### Written exercise
In the passage on ad price floors, how long should new ad tags run with no floor in place?

··· Passage shown

One of the most common questions we receive from publishers is, “How do I increase my fill rate and CPM?” The answer to this question can not only be complex but also varies from publisher to publisher.
At Sovrn, we believe in partnering with publishers of all sizes. Therefore when answering this question we aim to scratch the surface as well as provide some best practices for optimizing performance overall!
Something to keep in mind is that Sovrn is an open advertising exchange, and we pay our publishers based on what the advertisers are paying for a publisher’s inventory. That means the more traffic your site brings in, or the more engaged your site’s audience is on your site, the higher an advertiser will be willing to pay.
About Floor Prices
When a user comes to your page, an ad call has been sent to the Sovrn exchange where we host a real-time auction. The advertisers Sovrn works with then send their bids for the inventory and the highest bid wins. The CPM and fill you see is entirely based on the bids that come in from the advertisers. Without a price floor in place, you can expect to see organic numbers for how the advertisers view your inventory.
When creating a new ad tag, we recommend not using a floor price. Leaving the price floor at $0.00 initially will allow you to gather some organic data on your CPM and fill. Let the tags run for three to five days with no floor in place to really see how demand values your inventory.
When you accumulate data on how the demand values your inventory, you can use price floors to help manipulate the CPM and fill you are receiving. With a price floor set, Sovrn will not accept any bids from advertisers that are coming in under the price floor you have in place. Therefore, having a price floor in place will increase your CPM, but could also lower your fill rate. In short, CPM and fill are inversely related.

······
··· Supplied information

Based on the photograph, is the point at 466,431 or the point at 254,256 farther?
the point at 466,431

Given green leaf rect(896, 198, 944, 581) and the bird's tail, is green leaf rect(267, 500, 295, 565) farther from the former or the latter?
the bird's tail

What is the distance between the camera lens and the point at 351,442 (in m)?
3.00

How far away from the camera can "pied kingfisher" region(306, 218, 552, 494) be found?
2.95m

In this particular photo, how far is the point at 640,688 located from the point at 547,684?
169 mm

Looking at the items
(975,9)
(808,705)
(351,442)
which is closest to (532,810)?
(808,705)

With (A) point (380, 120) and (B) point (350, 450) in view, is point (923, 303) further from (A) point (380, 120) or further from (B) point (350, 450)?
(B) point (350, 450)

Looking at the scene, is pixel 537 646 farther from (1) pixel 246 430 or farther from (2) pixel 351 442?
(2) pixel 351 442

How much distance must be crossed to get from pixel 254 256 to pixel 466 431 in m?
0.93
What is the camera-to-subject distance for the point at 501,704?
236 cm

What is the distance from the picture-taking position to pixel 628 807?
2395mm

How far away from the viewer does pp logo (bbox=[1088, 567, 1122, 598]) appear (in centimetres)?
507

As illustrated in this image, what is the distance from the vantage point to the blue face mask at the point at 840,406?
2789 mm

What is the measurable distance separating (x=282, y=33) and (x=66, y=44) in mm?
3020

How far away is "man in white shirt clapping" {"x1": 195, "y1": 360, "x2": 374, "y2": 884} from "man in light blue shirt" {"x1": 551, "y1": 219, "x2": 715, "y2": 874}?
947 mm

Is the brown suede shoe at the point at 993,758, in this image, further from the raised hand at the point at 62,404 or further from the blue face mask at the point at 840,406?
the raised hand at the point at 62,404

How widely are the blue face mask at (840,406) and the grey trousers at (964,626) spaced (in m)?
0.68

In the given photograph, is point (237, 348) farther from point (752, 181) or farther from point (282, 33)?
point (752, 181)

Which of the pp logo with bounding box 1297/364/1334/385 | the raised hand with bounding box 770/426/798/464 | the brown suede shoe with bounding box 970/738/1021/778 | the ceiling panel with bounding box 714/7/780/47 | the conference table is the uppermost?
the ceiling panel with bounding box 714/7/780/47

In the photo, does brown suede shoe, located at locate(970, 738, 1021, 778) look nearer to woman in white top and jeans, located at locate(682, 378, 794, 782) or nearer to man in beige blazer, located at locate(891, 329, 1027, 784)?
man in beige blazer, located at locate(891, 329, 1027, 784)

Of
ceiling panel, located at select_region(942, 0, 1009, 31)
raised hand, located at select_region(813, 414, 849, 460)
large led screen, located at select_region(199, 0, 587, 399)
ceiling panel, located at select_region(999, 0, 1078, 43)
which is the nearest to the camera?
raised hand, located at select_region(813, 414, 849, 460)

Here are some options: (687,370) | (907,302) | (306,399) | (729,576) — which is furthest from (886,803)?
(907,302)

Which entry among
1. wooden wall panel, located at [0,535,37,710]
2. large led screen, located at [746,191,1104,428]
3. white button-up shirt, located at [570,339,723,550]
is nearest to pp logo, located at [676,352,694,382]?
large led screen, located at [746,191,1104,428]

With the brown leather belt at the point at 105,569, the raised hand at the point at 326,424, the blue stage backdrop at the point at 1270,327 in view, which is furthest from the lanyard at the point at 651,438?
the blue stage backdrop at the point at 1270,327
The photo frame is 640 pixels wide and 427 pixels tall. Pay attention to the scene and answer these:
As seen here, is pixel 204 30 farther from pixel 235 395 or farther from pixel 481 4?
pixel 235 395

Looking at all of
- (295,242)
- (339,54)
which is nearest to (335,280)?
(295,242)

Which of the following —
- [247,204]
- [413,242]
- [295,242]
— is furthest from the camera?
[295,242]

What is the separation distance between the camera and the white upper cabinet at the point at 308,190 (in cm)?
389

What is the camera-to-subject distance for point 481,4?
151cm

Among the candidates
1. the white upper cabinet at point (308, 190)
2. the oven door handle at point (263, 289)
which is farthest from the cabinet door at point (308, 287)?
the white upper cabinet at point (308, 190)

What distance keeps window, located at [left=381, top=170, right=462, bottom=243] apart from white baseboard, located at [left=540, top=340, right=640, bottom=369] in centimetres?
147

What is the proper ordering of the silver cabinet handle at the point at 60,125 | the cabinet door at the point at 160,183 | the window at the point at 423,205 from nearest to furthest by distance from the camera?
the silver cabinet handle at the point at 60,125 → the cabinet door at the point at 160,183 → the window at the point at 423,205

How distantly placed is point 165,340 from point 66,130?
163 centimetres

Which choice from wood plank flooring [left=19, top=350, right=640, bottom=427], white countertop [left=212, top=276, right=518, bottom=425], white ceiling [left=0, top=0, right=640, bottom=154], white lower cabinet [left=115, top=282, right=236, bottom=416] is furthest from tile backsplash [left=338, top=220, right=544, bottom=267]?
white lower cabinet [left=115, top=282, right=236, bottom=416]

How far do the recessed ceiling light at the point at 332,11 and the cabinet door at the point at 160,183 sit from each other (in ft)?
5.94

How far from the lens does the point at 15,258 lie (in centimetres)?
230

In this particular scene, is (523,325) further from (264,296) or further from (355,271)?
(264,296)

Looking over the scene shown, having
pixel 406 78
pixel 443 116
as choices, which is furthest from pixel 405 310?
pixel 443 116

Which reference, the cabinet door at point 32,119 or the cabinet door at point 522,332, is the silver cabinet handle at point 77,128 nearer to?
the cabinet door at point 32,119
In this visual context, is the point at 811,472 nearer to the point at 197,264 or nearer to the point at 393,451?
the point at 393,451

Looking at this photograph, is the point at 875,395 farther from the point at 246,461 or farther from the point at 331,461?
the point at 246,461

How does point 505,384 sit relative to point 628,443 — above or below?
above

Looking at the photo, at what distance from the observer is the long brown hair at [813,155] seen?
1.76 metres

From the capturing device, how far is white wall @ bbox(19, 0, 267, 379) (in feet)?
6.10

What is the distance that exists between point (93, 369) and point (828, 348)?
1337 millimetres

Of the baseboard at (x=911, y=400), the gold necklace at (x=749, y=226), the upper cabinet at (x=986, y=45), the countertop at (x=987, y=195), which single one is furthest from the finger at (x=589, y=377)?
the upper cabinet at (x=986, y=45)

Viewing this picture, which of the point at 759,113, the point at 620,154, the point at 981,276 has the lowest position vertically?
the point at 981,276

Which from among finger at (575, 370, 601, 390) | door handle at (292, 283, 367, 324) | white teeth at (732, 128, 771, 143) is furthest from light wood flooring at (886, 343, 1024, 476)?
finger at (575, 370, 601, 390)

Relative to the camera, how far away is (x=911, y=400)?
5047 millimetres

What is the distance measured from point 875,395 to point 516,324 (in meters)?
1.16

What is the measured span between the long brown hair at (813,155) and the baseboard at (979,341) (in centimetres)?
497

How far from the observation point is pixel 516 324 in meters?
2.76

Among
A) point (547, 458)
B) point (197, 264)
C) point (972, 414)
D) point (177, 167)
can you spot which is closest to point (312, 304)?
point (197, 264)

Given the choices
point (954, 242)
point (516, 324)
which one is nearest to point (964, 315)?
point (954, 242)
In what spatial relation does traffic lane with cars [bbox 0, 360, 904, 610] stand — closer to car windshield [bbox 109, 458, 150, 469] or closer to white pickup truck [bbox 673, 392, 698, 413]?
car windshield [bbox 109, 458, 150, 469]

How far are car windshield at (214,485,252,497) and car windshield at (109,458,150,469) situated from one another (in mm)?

······

### Solution to this task
Three to five days.